▶ _Exercise instructions_
• a. According to the travel account below, what time did the writer and Siobhan arrive at Cape Town International?
• b. From the travel account below, list every piece of luggage the writer managed to pack before leaving Hermanus.
• c. Translate this sentence from the travel account below into Spanish: "The flight to Johannesburg was uneventful and we managed to get away with our heavily-laden hand luggage which was way over the 7kg we were each allowed."

START Text provided

The last few days in South Africa were hectic! The awesome family lunch at Quay 4 on the Waterfront on the Sunday, then Monday and Tuesday trying to get the Hermanus Rainbow Trust website done on Siobhan's macbook. After all the time and effort put into creating the website in iweb, the host guy couldn't figure out how to upload a mac website onto a non-mac server. Of course, we couldn't help him either. And, to make matters worse, the silly man had deleted completely the existing website, so now there was nothing. A void, an empty space. A, "This page has permanently vanished" message. No possible bloody way could I leave my Mom without a website, so we managed to upoad Wordpress onto the server, and I started making her a Wordpress website, just so she has something there. Worked until late Tuesday night, then got up at 5am to continue on the Wednesday, as we were supposed to be leaving Hermanus at 10am the latest. I wanted to do a little shopping first, and hadn't even packed our bags yet. Well, only finished the website at about 10am and then had to pack. Trying to pack a lot into a little is something I have perfected over the years. I managed to pack one big suitcase, two big backpacks, two draggy carry on bags and one gym bag. For us, that was hardly anything. We were no sooner getting ready to go out the door, when my Mom's housekeeper came running out with a pile of freshly ironed washing that we'd forgotten to take. I had to try and stuff it into the hand luggage, which proved to be a big blessing.
I had contacted South African Airways previously, to query why we had 20kg each from Cape Town to Johannesburg, and 30kg each from then on. The lady on the phone was very unobliging, and advised me to go on a wild shopping spree at the duty free in Johannesburg to make up our weight allowance. Fat lot of help that was. But, when we arrived at Cape Town International at 4.30am, the check-in man looked so tired and bored, he'd obviously pulled an all-nighter, and checked in our big suitcase and the biggest backpack. I had the one I usually carried on my back, and Siobhan hiding around the corner with the two carry on suitcases and sports bag. The check in man never asked about hand luggage or said how much our two big bags weighed, as I was worried they were over the 40kg we had between the two of us. The flight to Johannesburg was uneventful and we managed to get away with our heavily-laden hand luggage which was way over the 7kg we were each allowed. When we arrived in Joburg, we went to the baggage collection - our bags weren't there! I went to advise them at the lost luggage office, but then they looked at our baggage slips and said that they'd been put in to fly direct to Kilimanjaro with us. I did think that this was a bit strange as we were changing from the domestic to international terminal and still had to check in for our international flight, but stupidly, didn't take it further. When we checked in, the check in guy there asked us for our luggage and we checked in ALL our hand luggage with the exception of Siobhan's school backpack and our laptops! It was only 37kg! Which of course means, that we were very lucky to get away with carrying 37kg of hand luggage on the plane when we were only allowed 14kg! Never have we traveled with so little hand luggage. Both Siobhan and I had no idea what to do with our hands. The plane was delayed 45minutes, which meant that we didn't have much time to make our connecting flight in Nairobi.

END Text provided
START Data excerpt

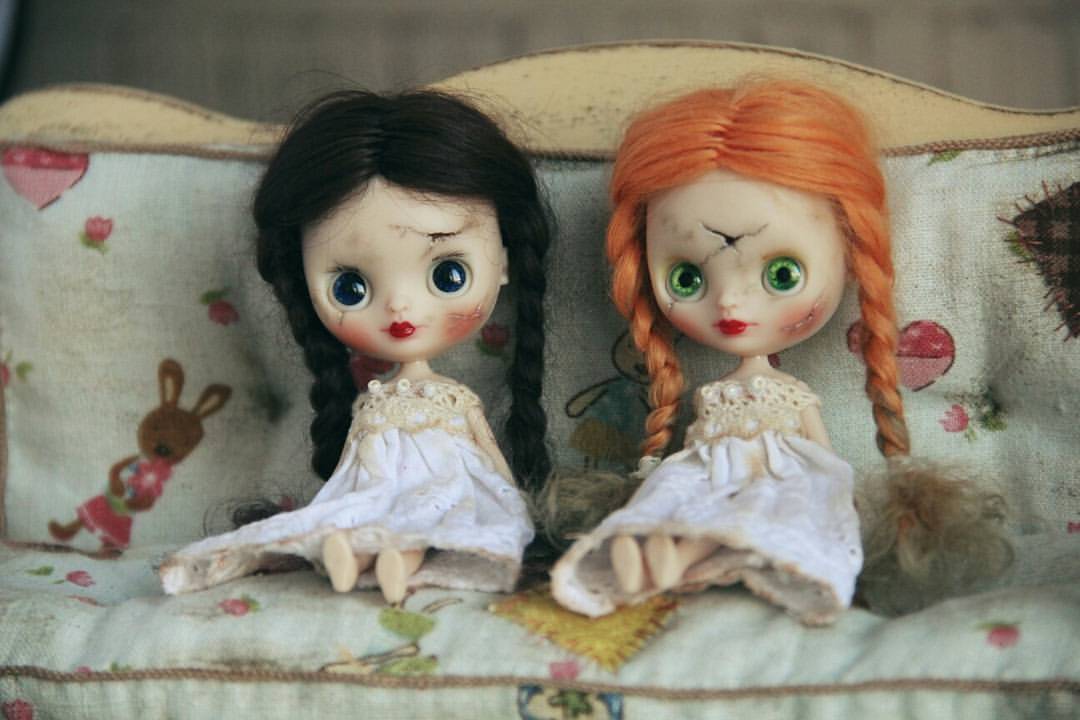 iuliania_dolls в LOOKY — фото 2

END Data excerpt

▶ _Your responses_
• a. They arrived at 4.30am.

• b.
- One big suitcase
- Two big backpacks
- Two draggy carry on bags
- One gym bag

• c. El vuelo a Johannesburgo transcurrió sin incidentes y logramos salirnos con la nuestra con nuestro equipaje de mano muy cargado, que superaba con creces los 7 kg que se nos permitían a cada uno.